Instructions to follow> Quote the horse supplement text word for word from "Just as people" up to and including "variety of nutrients.".

Segment Start: Text excerpt

A supplement may consist of anything from a single simple ingredient – for example, cod liver oil – to a complex combination of specially formulated nutrients, vitamins and minerals, such as a feed balancer.

Why Feed Horses Supplements?

Just as people sometimes need to supplement their diet in order to stay healthy, so too might your horse. In order for his body to maintain optimum health, your horse needs to ingest a certain amount and variety of nutrients.

Your horse’s ancestors were able to forage and range over vast distances, grazing on an enormous range of plants, herbs and grasses. In his domesticated life, he is restricted to a limited pasture of variable seasonal quality, which is unlikely to meet his complete nutritional needs throughout the year.

Also, some injuries, illnesses and allergies have been known to respond to certain compounds and formulations which can be fed as supplements. These may help your horse to heal faster or protect him from further injury.

Segment End: Text excerpt
Segment Start: Data shown

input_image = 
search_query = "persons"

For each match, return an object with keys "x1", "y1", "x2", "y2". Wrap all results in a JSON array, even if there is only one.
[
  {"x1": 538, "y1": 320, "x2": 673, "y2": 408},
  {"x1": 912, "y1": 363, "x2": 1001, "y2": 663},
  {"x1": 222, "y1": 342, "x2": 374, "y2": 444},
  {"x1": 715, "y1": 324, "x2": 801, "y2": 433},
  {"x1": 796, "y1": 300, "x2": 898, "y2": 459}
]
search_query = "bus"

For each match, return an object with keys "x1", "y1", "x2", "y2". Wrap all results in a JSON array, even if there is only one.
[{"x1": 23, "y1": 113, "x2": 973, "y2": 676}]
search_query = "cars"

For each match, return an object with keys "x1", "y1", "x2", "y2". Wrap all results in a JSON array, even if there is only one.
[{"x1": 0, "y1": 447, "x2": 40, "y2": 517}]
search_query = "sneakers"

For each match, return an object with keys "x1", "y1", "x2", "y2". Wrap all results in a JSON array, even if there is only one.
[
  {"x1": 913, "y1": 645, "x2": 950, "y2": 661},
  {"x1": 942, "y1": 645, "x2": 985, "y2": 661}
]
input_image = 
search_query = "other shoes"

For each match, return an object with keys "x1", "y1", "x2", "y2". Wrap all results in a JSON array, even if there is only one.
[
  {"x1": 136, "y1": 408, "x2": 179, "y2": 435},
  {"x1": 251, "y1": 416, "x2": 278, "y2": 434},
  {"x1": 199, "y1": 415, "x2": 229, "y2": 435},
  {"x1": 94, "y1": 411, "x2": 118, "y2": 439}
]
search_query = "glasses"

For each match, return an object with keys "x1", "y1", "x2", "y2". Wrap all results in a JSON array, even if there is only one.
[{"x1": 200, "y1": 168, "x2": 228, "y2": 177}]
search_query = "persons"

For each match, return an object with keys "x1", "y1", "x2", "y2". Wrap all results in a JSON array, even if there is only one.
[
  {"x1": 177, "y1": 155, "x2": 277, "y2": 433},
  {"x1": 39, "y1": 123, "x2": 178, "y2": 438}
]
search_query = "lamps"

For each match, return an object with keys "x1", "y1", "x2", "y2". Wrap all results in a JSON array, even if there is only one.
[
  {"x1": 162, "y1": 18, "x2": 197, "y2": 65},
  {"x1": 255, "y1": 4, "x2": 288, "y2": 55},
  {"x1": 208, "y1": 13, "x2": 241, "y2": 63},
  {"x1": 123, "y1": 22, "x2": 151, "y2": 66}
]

Segment End: Data shown

Result for this exercise>
Just as people sometimes need to supplement their diet in order to stay healthy, so too might your horse. In order for his body to maintain optimum health, your horse needs to ingest a certain amount and variety of nutrients.